Caffeine Protects Human Skin Fibroblasts From Acute Reactive Oxygen Species-Induced Necrosis

November 2012 | Volume 11 | Issue 11 | Original Article | 1342 | Copyright © November 2012


Abstract
Oxidative damage by reactive oxygen species (ROS) plays a major role in aging and carcinogenesis. Little is known about either the effects of acute ROS in necrosis and inflammation of skin or the therapeutic agents for prevention and treatment. Previously, our laboratory identified caffeine as an inhibitor of hydrogen peroxide (H2O2)-generated lipid peroxidation products in human skin fibroblasts.
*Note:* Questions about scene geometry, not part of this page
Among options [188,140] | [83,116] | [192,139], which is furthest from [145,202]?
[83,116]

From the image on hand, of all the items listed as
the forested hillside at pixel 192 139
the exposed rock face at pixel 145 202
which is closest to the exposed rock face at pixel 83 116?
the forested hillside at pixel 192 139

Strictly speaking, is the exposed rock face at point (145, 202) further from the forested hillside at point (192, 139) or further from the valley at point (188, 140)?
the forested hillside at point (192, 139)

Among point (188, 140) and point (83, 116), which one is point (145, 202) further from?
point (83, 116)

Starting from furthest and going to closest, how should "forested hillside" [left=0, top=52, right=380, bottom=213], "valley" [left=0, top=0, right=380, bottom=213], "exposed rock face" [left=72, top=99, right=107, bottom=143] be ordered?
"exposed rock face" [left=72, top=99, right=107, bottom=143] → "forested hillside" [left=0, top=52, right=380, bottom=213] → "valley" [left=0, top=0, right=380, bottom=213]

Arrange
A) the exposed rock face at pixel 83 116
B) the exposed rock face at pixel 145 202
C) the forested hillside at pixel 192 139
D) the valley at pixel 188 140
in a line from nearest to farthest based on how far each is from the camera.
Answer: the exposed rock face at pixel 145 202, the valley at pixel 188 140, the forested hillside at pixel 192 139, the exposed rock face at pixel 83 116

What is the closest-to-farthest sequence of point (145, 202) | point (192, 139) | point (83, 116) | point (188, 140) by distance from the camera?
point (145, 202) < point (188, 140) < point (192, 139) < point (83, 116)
Here, we study effects of caffeine on acute ROS-mediated necrosis. Human skin fibroblasts were incubated with caffeine, followed by H2O2 challenge. Flow cytometry was used to analyze cell morphology, counts, apoptosis and necrosis, and ROS. We found that caffeine protects from H2O2 cell damage at lower (0.01 mM) and intermediate (0.1 mM) doses. The beneficial effects of caffeine appear to be mediated by a mechanism other than antioxidant function.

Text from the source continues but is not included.